Most analysts agree that al-Qaeda lacks the strength and
capability to pose an immediate threat to the United States.
Secretary of State Antony Blinken said on “Fox News Sunday”
that al-Qaeda’s capacity to attack the United States or its allies is “vastly diminished,”
though he acknowledged that “remnants” of the group remained in Afghanistan.
But given the chance that al-Qaeda will acquire a sanctuary
under the Taliban — and the complications
to counterterrorism operations that the Taliban victory poses — some
say the group could later reconstitute itself.
U.S. intelligence officials had previously said that would
take up to two years. But Nathan Sales, who served as a senior counterterrorism
official during the Trump administration, said that after the Taliban’s
takeover, that period could be around six months.
Much depends on how much leeway the Taliban gives the group.
Al-Qaeda is “fully following the Taliban’s instructions for
supporting its strategies,” Sayed said, and supported the Taliban’s February
2020 deal with the United States for the withdrawal of U.S. and allied troops.
That agreement obligated
the Taliban to prevent al-Qaeda and other terrorists from using Afghanistan to
attack the United States or its allies. The Taliban reiterated this week that
it remains committed to that promise.
“The Taliban will be unlikely to allow al-Qaeda to operate
from Afghanistan and endanger the survival of their nascent rule as the
terrorist organization did in 2001,” Gerges said.

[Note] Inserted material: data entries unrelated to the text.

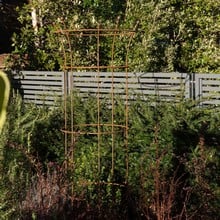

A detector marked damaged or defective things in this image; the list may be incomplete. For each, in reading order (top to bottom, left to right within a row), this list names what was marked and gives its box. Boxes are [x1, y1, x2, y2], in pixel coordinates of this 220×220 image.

rusty wire obelisk [55, 24, 134, 185]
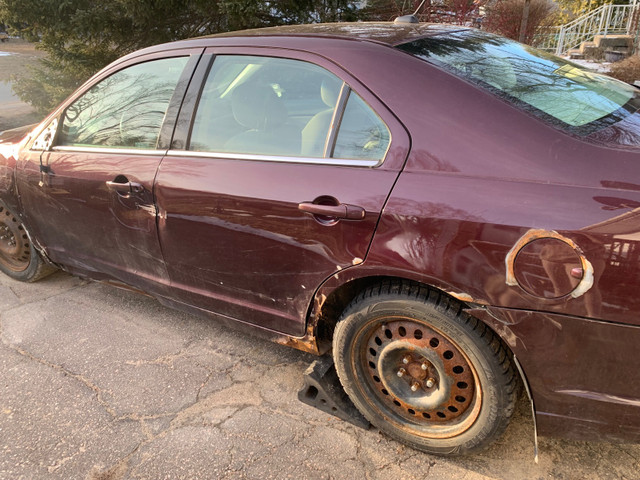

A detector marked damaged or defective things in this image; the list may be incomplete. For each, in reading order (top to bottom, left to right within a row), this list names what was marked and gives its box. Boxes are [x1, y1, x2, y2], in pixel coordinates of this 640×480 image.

rusty wheel [0, 202, 56, 282]
cracked pavement [1, 272, 640, 478]
rusty wheel [332, 284, 516, 456]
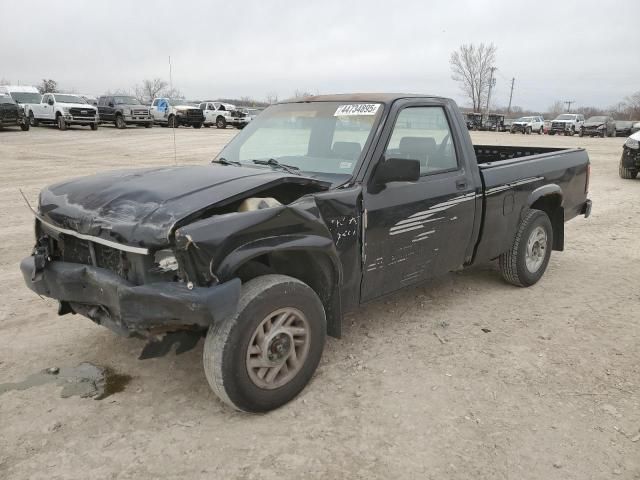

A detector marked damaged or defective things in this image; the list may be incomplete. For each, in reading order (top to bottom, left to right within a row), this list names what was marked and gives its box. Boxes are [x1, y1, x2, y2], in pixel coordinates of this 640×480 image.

cracked bumper [20, 258, 241, 334]
broken headlight [152, 249, 178, 272]
damaged black truck [20, 94, 592, 412]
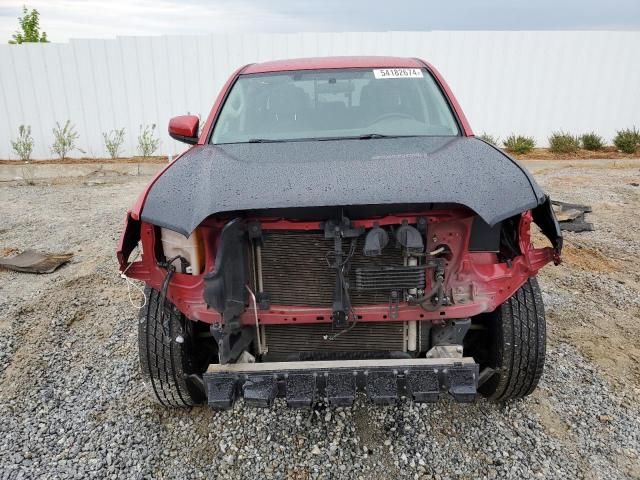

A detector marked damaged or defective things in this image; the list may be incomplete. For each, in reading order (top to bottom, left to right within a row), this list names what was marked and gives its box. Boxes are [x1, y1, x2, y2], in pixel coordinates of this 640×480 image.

crumpled hood [140, 136, 544, 235]
missing front bumper [202, 356, 478, 408]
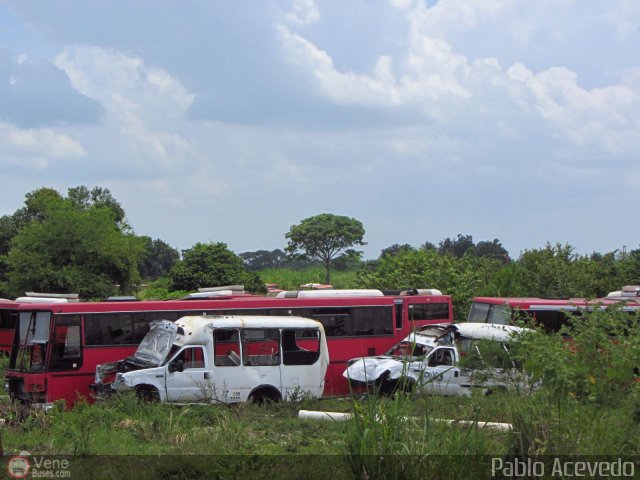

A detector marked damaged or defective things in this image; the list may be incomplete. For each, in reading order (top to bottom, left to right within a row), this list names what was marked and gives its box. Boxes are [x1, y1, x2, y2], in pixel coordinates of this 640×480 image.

damaged vehicle front [90, 320, 178, 396]
abandoned bus [7, 288, 452, 404]
damaged vehicle front [344, 322, 528, 398]
abandoned bus [464, 286, 640, 332]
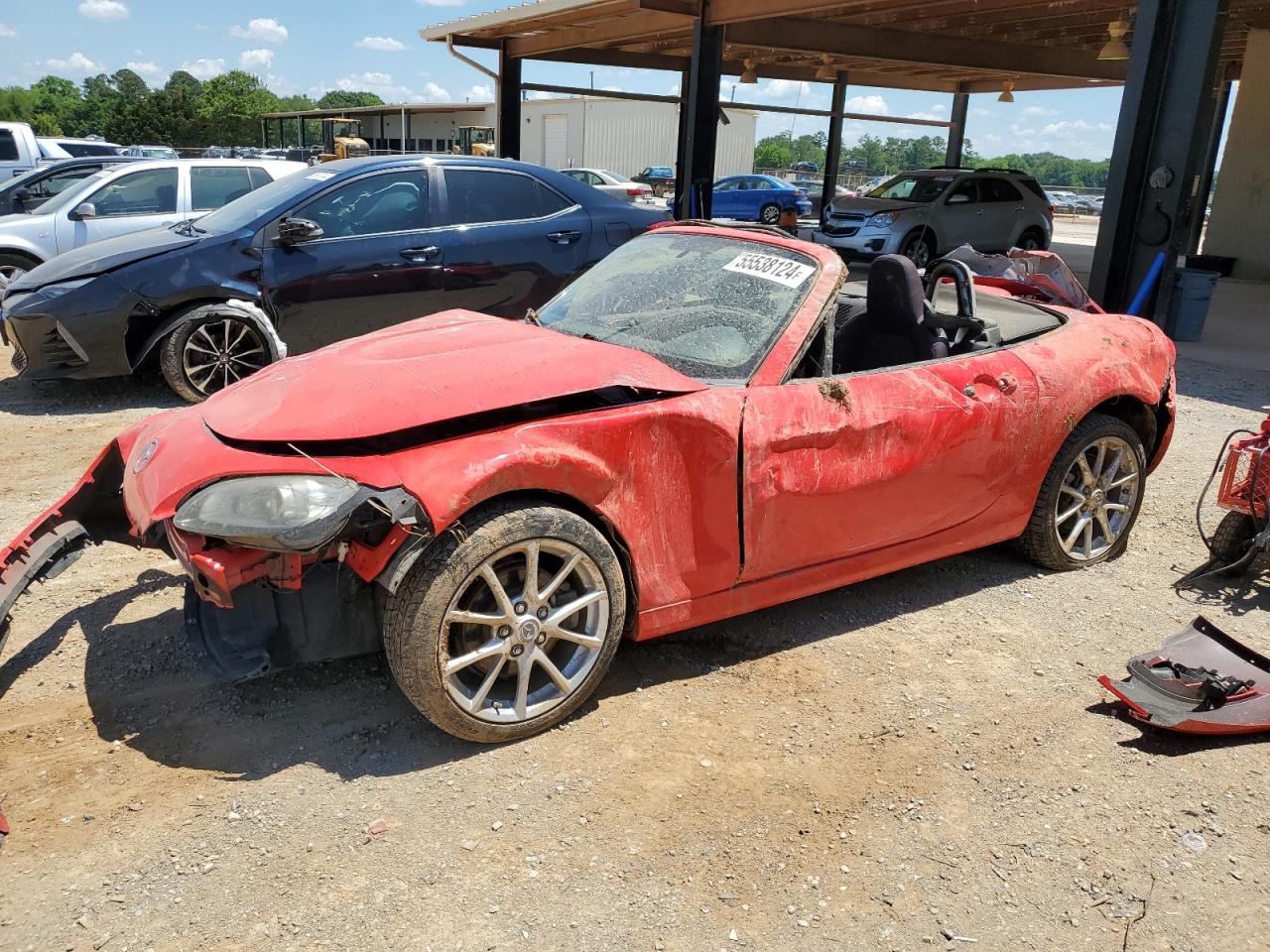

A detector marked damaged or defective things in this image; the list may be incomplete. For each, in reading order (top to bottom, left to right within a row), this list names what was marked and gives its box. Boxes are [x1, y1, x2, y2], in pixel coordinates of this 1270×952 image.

wrecked red convertible [0, 225, 1175, 746]
damaged front bumper [1095, 619, 1262, 738]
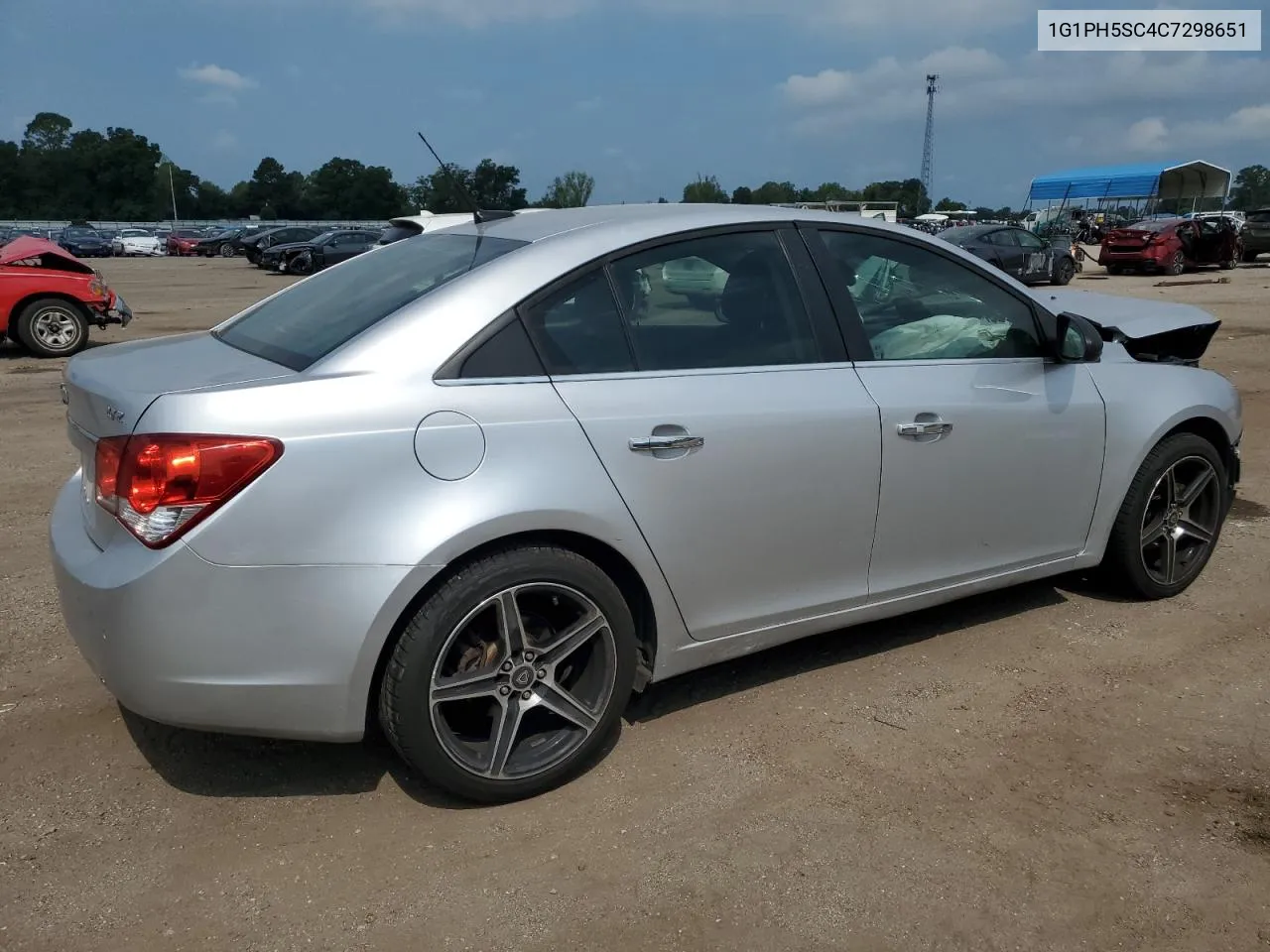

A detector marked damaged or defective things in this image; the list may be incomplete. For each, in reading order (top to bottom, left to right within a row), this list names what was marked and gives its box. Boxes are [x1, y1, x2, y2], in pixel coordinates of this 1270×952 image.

wrecked vehicle [937, 225, 1080, 284]
red damaged car [1103, 216, 1238, 276]
wrecked vehicle [1103, 216, 1238, 276]
wrecked vehicle [0, 237, 131, 357]
red damaged car [1, 236, 133, 359]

Michael Kugelman, deputy director of the Asia Program at the
Wilson Center, said the Islamic State offshoot in Afghanistan is “certainly
resilient and potent” but is unlikely to be able to plan attacks on faraway
targets.
Afghanistan’s neighbors, however, are concerned about
extremist activity. Russia has ramped up military exercises in Tajikistan,
which shares a long border with Afghanistan, for fear of radical Islamist
groups spilling over into its Central Asian ally.
White House national security adviser Jake Sullivan on
Sunday voiced the administration’s concerns of a possible Islamic State attack.
“The threat is real. It is acute. It is persistent. And it
is something that we are very focused on with every tool in our arsenal,” he
said on CNN’s “State of the Union.”
Biden said on Friday that officials are keeping a close eye
on threats from the group, particularly after the Taliban released many
prisoners this month.
Unlike its attitude toward al-Qaeda, however, the Taliban
sees the Islamic State as an existential threat and has fought the group in
Afghanistan for years.
Some observers had worried that a peace agreement between
the Taliban and the Afghan government could drive more extreme members of the
Taliban to the Islamic State. After the Taliban’s military victory, that looks
less likely.
Kugelman said the Taliban has “compelling reasons” to target
the Islamic State, and could use newly acquired U.S.-made weapons to do so.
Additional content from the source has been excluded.